The plan will be brought to the board on Oct. 27 and at that time it’s anticipated that the board will be able to formally approve the plan.

“Starting schoolwide in-person instruction on Tuesday, Nov. 10, gives our district a real target on focusing our health and safety and instructional preparations for successful launching of blended learning and sequential advancement,” Cena said in an email.

He said they’re looking at models where teachers would teach the students they’re currently working with and keep the same schedule.

“We want to create a seamless transition,” Cena said.

He said Mondays are days when teachers have social/emotional check-ins with students, and teachers create videos and lessons for the week for both synchronous and asynchronous learning – Oct. 19 is a professional development day for teachers.

“We want to provide as much support to teachers as we can because this is a challenging and new experience and they’re working so hard to provide the best quality service for students,” Cena said.

Once in-person instruction begins, the plan is to have students in two cohorts – one would be in the classroom on Tuesdays and Wednesdays and the other would be in class Thursdays and Fridays.

He said on days when students aren’t in the classroom, they would utilize distance learning.

The district is following the CDPH guidelines, Cena said, including social distancing and facial coverings.

He said there will also be health checks and more.

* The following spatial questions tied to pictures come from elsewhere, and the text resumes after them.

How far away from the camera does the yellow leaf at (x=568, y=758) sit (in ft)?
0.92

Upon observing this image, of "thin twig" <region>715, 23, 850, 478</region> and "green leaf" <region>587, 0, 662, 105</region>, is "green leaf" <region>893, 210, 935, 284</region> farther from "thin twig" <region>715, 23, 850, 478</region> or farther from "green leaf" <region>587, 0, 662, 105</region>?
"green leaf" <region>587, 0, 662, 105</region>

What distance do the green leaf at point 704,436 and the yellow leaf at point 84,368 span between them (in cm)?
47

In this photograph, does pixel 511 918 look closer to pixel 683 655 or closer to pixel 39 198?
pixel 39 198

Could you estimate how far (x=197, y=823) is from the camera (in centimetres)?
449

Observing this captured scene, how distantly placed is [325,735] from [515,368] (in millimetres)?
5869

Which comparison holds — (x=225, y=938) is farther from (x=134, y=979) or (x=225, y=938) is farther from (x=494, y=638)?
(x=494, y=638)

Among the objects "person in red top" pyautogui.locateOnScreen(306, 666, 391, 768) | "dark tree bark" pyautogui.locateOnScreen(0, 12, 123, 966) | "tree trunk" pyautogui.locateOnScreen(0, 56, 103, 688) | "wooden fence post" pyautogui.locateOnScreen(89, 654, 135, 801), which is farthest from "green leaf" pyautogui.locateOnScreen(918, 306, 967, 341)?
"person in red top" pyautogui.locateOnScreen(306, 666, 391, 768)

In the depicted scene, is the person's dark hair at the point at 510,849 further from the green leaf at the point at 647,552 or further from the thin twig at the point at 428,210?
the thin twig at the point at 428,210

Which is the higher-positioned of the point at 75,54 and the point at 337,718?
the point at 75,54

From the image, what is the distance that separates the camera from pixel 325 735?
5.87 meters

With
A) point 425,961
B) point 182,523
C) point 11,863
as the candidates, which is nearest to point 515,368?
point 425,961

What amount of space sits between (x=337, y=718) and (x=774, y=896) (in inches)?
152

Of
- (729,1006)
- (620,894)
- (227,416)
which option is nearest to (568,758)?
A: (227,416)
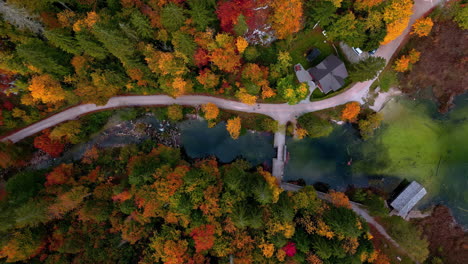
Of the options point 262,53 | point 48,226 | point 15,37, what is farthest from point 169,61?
point 48,226

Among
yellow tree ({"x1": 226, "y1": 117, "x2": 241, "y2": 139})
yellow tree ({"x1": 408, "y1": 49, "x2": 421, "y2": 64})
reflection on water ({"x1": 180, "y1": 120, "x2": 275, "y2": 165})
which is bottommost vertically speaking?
reflection on water ({"x1": 180, "y1": 120, "x2": 275, "y2": 165})

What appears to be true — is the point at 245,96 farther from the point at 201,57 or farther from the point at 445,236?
the point at 445,236

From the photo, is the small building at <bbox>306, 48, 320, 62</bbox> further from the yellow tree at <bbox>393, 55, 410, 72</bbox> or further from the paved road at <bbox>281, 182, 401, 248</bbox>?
the paved road at <bbox>281, 182, 401, 248</bbox>

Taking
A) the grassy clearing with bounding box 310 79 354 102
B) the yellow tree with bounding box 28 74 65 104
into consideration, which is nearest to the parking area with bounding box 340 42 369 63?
the grassy clearing with bounding box 310 79 354 102

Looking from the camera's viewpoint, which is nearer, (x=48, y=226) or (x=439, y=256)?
(x=48, y=226)

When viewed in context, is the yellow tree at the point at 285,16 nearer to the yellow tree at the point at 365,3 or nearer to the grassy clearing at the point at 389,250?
the yellow tree at the point at 365,3

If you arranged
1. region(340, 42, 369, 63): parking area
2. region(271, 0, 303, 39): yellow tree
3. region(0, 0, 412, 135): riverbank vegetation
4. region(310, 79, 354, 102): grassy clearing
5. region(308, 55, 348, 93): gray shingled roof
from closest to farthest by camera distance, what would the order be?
region(0, 0, 412, 135): riverbank vegetation
region(271, 0, 303, 39): yellow tree
region(308, 55, 348, 93): gray shingled roof
region(340, 42, 369, 63): parking area
region(310, 79, 354, 102): grassy clearing

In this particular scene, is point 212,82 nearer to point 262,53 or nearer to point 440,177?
point 262,53
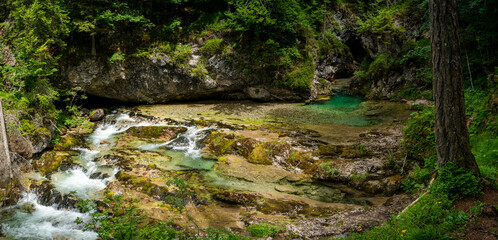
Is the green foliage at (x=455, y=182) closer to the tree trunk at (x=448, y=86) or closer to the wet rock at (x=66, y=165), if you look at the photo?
the tree trunk at (x=448, y=86)

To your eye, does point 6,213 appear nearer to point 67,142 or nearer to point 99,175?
point 99,175

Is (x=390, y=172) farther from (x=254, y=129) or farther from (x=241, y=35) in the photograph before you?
(x=241, y=35)

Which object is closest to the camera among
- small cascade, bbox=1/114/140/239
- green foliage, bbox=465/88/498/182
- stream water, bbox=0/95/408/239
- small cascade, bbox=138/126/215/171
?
green foliage, bbox=465/88/498/182

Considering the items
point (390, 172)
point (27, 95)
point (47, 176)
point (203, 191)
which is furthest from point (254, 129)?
point (27, 95)

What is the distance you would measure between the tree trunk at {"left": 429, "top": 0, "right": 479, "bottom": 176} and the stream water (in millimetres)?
4384

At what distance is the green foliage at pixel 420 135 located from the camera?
317 inches

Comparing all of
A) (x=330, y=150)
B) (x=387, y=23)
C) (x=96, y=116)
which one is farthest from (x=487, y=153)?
(x=96, y=116)

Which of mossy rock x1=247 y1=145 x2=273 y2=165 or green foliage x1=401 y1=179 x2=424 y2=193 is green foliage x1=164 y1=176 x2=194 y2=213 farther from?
green foliage x1=401 y1=179 x2=424 y2=193

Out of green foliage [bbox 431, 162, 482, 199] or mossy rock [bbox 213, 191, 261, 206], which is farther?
mossy rock [bbox 213, 191, 261, 206]

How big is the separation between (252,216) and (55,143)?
11.1m

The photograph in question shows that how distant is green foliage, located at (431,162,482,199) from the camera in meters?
5.16

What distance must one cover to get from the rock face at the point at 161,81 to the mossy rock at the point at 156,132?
604cm

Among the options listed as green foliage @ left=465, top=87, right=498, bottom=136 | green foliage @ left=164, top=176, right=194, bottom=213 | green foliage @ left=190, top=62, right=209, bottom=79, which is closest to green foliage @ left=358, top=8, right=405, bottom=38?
green foliage @ left=190, top=62, right=209, bottom=79

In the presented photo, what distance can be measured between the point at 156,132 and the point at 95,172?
164 inches
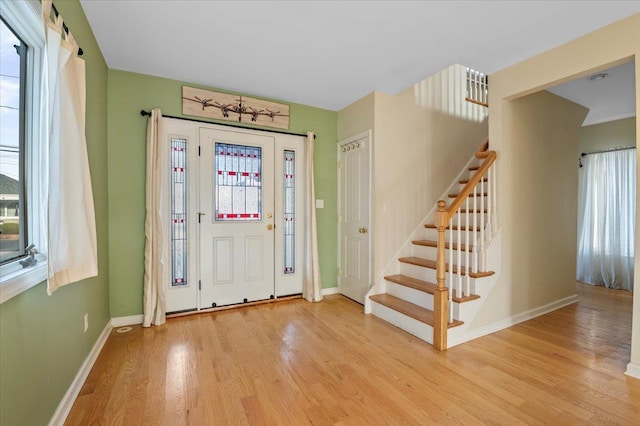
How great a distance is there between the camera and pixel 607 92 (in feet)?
11.3

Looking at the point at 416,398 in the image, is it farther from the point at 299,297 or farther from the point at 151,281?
the point at 151,281

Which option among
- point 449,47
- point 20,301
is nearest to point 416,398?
point 20,301

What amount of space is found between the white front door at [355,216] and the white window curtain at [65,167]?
2.75 m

“We share collective goals, which are to slow the spread of COVID-19, ensure the health and safety of students and staff, maintain relationships and facilitate student learning,” Cena said. “... It’s all worth it so students can get as much in-person instruction as can be provided safely.”

 

Wheatland Union High School District

Nicole Newman, superintendent of WUHSD, said they are planning to reopen for in-person instruction on Oct. 26 utilizing an A/B day schedule – the campus will be cleaned daily, however, Wednesdays will be deep cleaning days.

“It’s not ideal – we want all kids back and the direction from the board is we give this hybrid model (a try) with the hopes we can start back full time in January,” Newman said.

She said when students aren’t in the classroom, they would be utilizing distance learning – families have the option to have their students in the independent study program if they aren’t ready to send their child back to the classroom.

Newman said they will be following health and safety protocols such as everyone will be required to wear a mask, they’ll be conducting health checks and classes are reduced in size by 50 percent.